Given information:
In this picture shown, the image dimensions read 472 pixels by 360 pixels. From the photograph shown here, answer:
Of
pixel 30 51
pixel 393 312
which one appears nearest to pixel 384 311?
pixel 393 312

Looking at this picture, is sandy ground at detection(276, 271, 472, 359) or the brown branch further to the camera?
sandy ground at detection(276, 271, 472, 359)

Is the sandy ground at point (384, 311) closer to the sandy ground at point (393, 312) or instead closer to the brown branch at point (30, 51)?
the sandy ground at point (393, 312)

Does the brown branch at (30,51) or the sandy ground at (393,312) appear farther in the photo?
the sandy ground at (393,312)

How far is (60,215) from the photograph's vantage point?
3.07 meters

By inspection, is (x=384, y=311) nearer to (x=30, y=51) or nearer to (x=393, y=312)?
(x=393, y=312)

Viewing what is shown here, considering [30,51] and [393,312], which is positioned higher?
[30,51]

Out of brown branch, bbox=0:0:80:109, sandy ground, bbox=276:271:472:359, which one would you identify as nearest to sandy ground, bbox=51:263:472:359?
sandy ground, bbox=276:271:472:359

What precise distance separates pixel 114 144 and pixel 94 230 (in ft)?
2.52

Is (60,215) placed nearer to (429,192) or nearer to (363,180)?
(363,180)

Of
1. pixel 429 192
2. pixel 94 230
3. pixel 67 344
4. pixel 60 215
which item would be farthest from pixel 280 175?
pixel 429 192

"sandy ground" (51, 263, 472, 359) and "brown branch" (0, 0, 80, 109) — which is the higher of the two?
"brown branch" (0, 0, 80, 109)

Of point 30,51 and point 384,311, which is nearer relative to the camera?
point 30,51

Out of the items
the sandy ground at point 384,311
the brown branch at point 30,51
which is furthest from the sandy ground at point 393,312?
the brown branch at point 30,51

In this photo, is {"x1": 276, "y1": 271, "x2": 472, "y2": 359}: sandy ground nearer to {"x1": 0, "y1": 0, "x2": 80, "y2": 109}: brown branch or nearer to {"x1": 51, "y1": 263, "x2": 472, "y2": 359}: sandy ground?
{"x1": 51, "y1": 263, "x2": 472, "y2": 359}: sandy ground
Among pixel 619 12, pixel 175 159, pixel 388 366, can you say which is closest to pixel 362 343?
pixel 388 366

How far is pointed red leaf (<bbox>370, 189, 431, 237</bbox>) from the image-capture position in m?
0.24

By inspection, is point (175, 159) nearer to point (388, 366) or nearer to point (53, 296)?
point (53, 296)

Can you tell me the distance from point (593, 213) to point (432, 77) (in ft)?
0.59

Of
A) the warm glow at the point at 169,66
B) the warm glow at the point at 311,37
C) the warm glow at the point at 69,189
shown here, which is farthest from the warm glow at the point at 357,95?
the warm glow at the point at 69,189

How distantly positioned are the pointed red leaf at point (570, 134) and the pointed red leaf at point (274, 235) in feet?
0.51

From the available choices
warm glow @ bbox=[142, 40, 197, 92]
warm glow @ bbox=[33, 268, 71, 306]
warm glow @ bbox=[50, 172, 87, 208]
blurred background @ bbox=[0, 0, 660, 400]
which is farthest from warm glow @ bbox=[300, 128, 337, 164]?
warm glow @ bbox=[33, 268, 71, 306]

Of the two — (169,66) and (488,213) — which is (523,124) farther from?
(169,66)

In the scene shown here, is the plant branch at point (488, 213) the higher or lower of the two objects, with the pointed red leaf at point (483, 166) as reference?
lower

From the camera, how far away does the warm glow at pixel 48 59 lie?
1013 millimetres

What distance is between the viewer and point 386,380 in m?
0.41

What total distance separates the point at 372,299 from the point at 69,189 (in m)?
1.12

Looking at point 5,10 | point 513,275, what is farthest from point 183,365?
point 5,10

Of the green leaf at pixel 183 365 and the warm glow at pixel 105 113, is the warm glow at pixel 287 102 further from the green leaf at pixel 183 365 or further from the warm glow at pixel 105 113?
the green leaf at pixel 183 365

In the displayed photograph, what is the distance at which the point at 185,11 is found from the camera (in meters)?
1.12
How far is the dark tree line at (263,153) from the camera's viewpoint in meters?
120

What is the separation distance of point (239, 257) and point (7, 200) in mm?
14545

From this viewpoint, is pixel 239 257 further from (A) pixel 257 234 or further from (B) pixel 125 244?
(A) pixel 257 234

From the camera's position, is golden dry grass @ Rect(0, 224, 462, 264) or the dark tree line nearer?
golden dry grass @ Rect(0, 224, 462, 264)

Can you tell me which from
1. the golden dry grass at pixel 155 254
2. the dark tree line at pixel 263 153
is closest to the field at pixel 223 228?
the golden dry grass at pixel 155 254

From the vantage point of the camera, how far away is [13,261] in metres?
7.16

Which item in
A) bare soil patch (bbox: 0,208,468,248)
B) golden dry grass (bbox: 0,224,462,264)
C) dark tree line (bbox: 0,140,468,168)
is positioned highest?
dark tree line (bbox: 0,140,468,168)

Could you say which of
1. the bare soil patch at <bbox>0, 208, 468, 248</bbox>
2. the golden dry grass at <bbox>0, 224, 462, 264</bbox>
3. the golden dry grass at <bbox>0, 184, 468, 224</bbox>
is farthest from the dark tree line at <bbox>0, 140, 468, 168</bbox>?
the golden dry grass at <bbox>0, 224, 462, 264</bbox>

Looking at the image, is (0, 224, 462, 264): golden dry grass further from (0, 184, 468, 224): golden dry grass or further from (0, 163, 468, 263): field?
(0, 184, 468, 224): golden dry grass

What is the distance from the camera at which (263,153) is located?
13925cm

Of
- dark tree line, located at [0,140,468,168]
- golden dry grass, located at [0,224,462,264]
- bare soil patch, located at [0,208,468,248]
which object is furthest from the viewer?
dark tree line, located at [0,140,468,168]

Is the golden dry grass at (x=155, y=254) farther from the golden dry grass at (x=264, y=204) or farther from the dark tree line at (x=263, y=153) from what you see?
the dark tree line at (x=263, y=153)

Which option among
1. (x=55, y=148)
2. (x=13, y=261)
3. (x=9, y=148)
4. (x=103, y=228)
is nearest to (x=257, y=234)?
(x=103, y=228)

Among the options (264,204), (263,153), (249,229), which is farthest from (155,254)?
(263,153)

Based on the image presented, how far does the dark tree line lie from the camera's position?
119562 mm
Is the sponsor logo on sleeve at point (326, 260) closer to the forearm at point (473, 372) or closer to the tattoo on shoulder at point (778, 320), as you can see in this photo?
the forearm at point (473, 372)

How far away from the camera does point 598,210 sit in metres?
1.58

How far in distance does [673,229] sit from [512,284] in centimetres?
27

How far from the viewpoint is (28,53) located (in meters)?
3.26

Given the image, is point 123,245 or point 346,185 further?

Exercise brief:
Rewrite the lines from the one containing "Based on the" through the end of the listing, inclusive, replacing "viewpoint" with "vantage point" and leaving everything else unchanged.

Solution below:
Based on the image presented, how far does the dark tree line lie from the camera's position?
119562 mm
Is the sponsor logo on sleeve at point (326, 260) closer to the forearm at point (473, 372) or closer to the tattoo on shoulder at point (778, 320), as you can see in this photo?
the forearm at point (473, 372)

How far away from the camera does point 598,210 sit in metres?
1.58

How far in distance does [673,229] sit from [512,284] in centimetres?
27

How far from the vantage point is (28,53) located (in meters)?
3.26

Given the image, is point 123,245 or point 346,185 further?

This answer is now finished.